深夜、春水たちと作戦会議を終えた私は、何だか寝付けなくって、一人仮設キャンプを抜け出して海をぼーっと眺めていた。


見えないほどの遠くに、自分と同じ悪霊たちが浮かんでいるのかと思うと、何だかぞっとする。


作戦として、私はあの船長と戦うことは無い。一度敗北したからではなく、私はどうしてもあの男が苦手なのだ。


あの、全てを見透かしているかのような目。それでいて、全てを諦めているような。紛うことなき亡霊の目。


あれを見ていると、自分も同じだと言われているみたいで嫌になる。私は、彼らと一緒なんかじゃないのに。


海はただ静かに、私を呑み込んでいく。そこには肯定も否定もない。ただ単純に、感傷を持たずさざ波を寄せる。

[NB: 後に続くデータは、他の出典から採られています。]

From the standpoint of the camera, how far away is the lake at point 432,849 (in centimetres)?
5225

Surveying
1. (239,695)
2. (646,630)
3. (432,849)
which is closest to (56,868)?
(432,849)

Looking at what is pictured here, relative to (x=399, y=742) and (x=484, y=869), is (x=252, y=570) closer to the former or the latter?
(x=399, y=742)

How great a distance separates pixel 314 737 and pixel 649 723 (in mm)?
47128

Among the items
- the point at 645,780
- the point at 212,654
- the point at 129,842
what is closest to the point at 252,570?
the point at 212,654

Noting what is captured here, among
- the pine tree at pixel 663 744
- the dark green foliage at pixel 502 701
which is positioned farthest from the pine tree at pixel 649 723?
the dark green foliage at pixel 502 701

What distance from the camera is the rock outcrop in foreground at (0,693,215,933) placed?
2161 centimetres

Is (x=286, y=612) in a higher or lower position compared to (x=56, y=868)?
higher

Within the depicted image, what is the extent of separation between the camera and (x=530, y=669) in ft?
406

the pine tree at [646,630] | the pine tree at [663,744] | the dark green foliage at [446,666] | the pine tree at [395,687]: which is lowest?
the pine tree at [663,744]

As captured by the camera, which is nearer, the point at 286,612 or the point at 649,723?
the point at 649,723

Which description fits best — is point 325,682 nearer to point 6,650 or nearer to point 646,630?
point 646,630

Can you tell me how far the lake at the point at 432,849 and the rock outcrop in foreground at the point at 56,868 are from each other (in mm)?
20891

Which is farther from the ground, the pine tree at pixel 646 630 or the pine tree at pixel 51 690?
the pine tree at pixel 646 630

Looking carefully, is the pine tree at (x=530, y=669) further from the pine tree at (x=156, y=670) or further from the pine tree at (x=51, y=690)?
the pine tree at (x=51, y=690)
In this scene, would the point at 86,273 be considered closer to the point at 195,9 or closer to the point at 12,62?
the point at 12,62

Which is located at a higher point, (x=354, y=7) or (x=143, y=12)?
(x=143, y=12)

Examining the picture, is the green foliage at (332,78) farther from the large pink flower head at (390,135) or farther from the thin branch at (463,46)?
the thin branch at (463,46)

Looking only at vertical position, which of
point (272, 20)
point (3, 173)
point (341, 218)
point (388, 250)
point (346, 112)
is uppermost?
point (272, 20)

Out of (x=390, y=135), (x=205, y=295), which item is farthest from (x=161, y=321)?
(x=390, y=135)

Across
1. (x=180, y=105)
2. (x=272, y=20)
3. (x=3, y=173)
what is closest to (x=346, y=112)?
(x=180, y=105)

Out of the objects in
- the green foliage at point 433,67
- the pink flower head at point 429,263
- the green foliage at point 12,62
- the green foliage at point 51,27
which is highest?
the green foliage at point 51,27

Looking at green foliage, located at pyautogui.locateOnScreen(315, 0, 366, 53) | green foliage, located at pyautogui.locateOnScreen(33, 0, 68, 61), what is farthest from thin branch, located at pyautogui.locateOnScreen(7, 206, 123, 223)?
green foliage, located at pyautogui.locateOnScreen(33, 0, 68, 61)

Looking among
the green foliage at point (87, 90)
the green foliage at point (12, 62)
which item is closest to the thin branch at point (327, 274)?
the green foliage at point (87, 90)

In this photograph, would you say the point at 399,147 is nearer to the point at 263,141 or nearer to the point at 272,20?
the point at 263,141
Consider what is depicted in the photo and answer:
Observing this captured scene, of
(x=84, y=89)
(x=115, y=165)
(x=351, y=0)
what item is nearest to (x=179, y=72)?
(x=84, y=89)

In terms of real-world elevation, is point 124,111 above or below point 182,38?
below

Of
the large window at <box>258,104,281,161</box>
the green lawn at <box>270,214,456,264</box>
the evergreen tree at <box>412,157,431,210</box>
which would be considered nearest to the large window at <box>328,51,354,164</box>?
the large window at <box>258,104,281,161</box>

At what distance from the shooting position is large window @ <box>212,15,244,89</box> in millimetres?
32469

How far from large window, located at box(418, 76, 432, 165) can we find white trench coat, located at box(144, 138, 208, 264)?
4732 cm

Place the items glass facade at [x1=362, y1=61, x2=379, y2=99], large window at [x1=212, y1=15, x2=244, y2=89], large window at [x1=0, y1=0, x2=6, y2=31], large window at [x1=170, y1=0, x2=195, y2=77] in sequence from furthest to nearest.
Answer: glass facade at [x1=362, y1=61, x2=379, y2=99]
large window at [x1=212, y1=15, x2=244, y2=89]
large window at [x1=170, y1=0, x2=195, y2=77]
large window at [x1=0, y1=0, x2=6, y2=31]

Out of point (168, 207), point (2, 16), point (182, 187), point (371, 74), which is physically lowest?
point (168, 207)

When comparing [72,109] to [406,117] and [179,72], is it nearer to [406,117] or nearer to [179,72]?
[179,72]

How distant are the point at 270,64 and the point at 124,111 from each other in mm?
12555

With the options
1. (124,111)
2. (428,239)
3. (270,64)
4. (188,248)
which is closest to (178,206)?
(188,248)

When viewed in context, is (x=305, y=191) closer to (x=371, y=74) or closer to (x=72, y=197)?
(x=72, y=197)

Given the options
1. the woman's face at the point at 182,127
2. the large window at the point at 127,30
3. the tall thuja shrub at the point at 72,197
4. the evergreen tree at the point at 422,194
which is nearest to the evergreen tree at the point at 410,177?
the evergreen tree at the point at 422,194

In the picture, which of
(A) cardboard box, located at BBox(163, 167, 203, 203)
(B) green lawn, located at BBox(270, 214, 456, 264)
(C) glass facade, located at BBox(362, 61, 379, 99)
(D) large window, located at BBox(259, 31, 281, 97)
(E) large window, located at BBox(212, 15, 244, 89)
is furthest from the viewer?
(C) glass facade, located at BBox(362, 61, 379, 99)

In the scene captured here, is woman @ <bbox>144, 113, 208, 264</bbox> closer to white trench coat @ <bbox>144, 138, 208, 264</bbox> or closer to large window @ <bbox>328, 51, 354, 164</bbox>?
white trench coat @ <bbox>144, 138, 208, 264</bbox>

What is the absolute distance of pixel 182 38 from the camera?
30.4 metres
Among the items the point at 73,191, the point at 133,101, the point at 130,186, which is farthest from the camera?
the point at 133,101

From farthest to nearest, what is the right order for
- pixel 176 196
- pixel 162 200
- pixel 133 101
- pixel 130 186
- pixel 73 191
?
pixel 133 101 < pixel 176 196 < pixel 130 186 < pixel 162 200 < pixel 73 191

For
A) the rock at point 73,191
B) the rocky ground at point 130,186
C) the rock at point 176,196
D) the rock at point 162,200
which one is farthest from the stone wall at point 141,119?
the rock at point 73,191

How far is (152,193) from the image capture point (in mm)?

規則的な音が心を落ち着かせ、私の中の迷いを濯ぐ。そう、これでいい。私があれこれ考える必要なんて、無いんだから。


「やぁ、良い夜ですね。お嬢さん。」


聞こえるはずのない、不愉快な声がした。浜辺の向こうには、一隻の小舟と白髪混じりの覇気がない男。


絶対に会いたくないと思っていた、幽霊船の船長。葉蔵がグラスの中の氷をカランと鳴らして、小舟の上一人で酒を煽っている。


「.....奇襲ってわけ。いいわ、始めましょうか。」


私は辺り一帯、広範囲の熱を奪って白い息をはーっと吐く。周囲の温度は急激に低下し、葉蔵のグラスにも霜が着き始めた。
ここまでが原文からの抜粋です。